Se mais não houvesse, bastariam os cinco filmes que fez com John Ford para a imortalizar. E se nunca os viu, é bom que comece rapidamente a comprar os dvd’s… Ora tome nota: “O Vale Era Verde”, Óscar de Melhor Filme de 1941. “Rio Grande” (1950) e “O Homem Tranquilo”, Óscar de Melhor Realizador em 1952, ambos ao lado de John Wayne. “The Long Grey Line” (“Uma Vida Inteira”) em 1955 e, de novo com Wayne, “The Wings of Eagles” (“A Águia Voa ao Sol”) em 1957. São estes os títulos mais marcantes da vida de Maureen O’Hara, que morreu no passado fim de semana, aos 95 anos de idade.
O’Hara já não aparecia no cinema desde “Only the Lonely” (“Eu, Tu e a Mamã”) de Chris Columbus, que fez em 1991. Antes disso, esteve retirada vinte anos e depois desse filme com John Candy só voltou a representar em três tele-filmes. Há exatamente um ano, a sua longa carreira no cinema clássico americano foi celebrada pela Academia de Hollywood com um Óscar Honorário, que lhe foi entregue por dois fãs confessos: Clint Eastwood e Liam Neeson.
O primeiro a reparar no seu talento e na sua beleza foi Alfred Hitchcock, que lhe deu o papel principal em “Jamaica Inn”. Estávamos então em 1939 e a partir daí Maureen O’Hara passou pelas mãos de alguns dos melhores que havia na indústria: Jean Renoir, Budd Boetticher, Henry King ou John M. Stahl por exemplo.
Maureen O’Hara tornou-se na heroína por excelência do cinema de aventuras americano. Trabalhou ao lado dos maiores galãs da época como Errol Flynn ou Douglas Fairbanks Jr., Anthony Quinn ou Jeff Chandler. A lutar com índios, contrabandistas, espiões, com espadachim na mão ou uma pistola no oeste, em navios de piratas ou em paisagens paradisíacas, O’Hara foi a grande guerreira de dezenas de produções.

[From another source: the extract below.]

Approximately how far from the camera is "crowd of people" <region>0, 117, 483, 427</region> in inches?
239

Em 53 anos de cinema e 95 de vida, Maureen O’Hara foi sempre uma mulher de armas, “a única mulher no mundo que pode dar luta a John Wayne”, dizia-se na altura. “A Rainha do Technicolor”, como ficou conhecida por tantos, passou por aventuras exóticas em “Bagdad” (1949), em “Tripoli” (1950) ou em “Malaga” (1954). E também em “Lisboa”, no ano de 1956, num filme quase esquecido, dirigido por um actor chamado Ray Milland.
“Lisboa” foi uma das primeiras grandes produções internacionais rodadas inteiramente em Portugal. Com Milland, O’Hara e Claude Rains, mas também com a participação dos portugueses Humberto Madeira e Vasco Santana. E foi um dos primeiros filmes internacionais a usar como cenários o Terreiro do Paço, o Castelo de São Jorge, Sintra ou Cascais. Ou a Torre de Belém, logo no genérico inicial…

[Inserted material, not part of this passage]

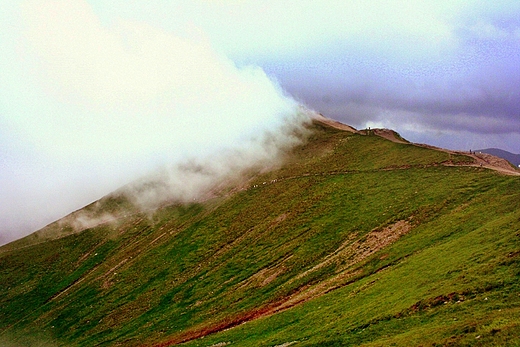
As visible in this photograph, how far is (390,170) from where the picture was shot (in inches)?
4008

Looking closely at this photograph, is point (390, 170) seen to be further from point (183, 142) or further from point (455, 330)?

Até uma jovem e deslumbrante Anita Guerreiro cantou fado para o casal do filme, como se (re)descobre no YouTube.
Maureen O’Hara regressou a Lisboa para a estreia do filme e foi recebida em glória como é devido às grandes estrelas.
No final da década de cinquenta e durante os anos sessenta, continuou a despertar o interesse de novos cineastas que foram surgindo, como Sam Peckinpah (“Companheiros da Morte”, 1961) e teve sempre a seu lado os maiores do seu tempo: Wayne de novo, mas também James Stewart ou Henry Fonda. Depois, partiu para a sua Irlanda natal onde viveu até 2012, voltando esporadicamente a Hollywood. Quer para homenagens como a da Academia Britânica nos anos 90 (onde a entrevistei para a SIC, na foto) quer para a grande cerimónia dos Óscares de Carreira de Novembro do ano passado. Os seus três últimos anos foram vividos em Boise, no estado de Idaho, com o seu único neto e os seus bisnetos. Uma família tranquila, em três casas, todas na mesma rua da cidade.